Optimize LOTA cache performance

When you use the LOTA endpoint, requests get better performance because LOTA improves network efficiency and serves data from high-performance storage devices. The following sections describe techniques that help you get the most out of LOTA caching:
  • Pre-stage data in the cache.
  • Use multipart uploads for large objects.
  • Contact CoreWeave for large dataset caching.
  • Handle cross-region writes.

Pre-stage data in the cache

LOTA caches data on first read, but you can proactively warm the cache before a production workload starts by pre-staging objects with a HeadObject call. This eliminates cold-start latency on the first read. See Pre-stage the LOTA cache for instructions.

Use multipart uploads for large objects

Uploading large objects using the S3 multipart API distributes data across LOTA partitions, optimizing performance.

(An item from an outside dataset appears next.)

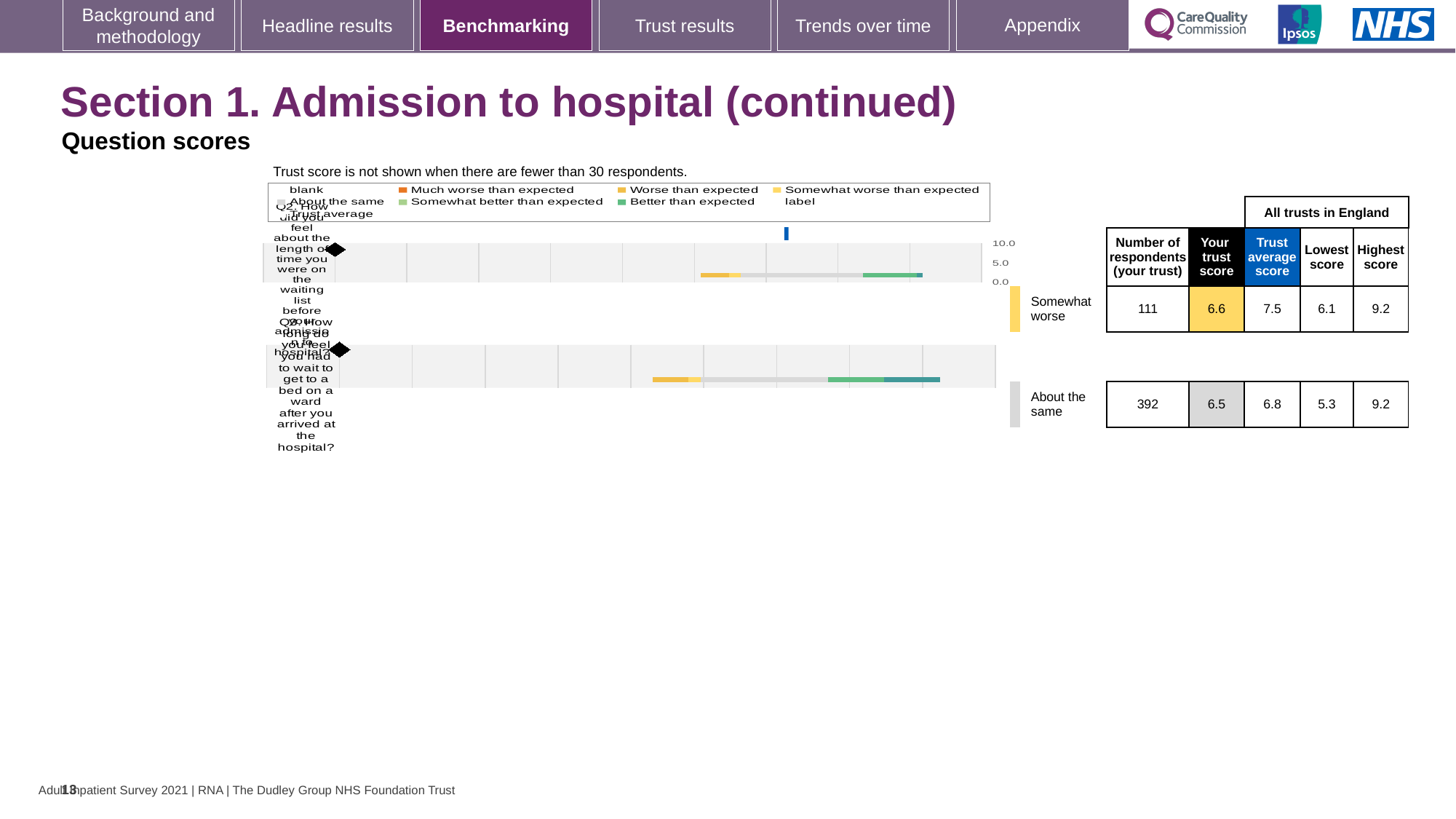
What kind of chart is shown on the slide? bar chart What is the lowest score across all trusts in England for Q3? 5.3 What is the trust score for Q3 (how long did you feel you had to wait to get to a bed on a ward)? 6.5 What is the trust average score for Q2? 7.5 How many respondents answered Q3 for this trust? 392 What is the difference between the trust average score and this trust's score for Q2? 0.9 What is the trust score for Q2 (how did you feel about the length of time on the waiting list)? 6.6 Which benchmarking category is the trust's Q3 score placed in? About the same Is the trust score for Q2 greater or less than 5.0? greater Which question had more respondents, Q2 or Q3? Q3 What is the highest score across all trusts in England for Q2? 9.2 How many questions are plotted in the chart? 2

When you use multipart upload, AI Object Storage preserves the parts, which lets LOTA spread the data across Nodes. Conversely, objects uploaded with a single PutObject call reside on one Node, which can create a bottleneck for large objects. LOTA automatically invalidates cached parts when they’re updated, so no stale data reaches clients during iterative uploads of the same object. Use a minimum part size of 50 MB to reduce HTTP request overhead while still allowing efficient distribution. LOTA only caches objects larger than 4 MB. Smaller objects bypass the cache.

Contact CoreWeave for large dataset caching

If you have a large dataset and want all of it resident in the LOTA cache, contact CoreWeave support. LOTA has ample cache capacity available and can likely accommodate your entire dataset. The CoreWeave team ensures that your organization has the proper cache allocation and settings configured.

Handle cross-region writes

AI Object Storage supports cross-region writes, but LOTA caches only reads. If your workload writes across regions, ensure that it tolerates the higher latencies associated with sending data between regions.

Data transfer optimization

When moving existing data into AI Object Storage, the transfer tool you choose affects throughput. For copying data from PVC to AI Object Storage, we recommend using the CoreWeave fork of s5cmd.
Last modified on June 4, 2026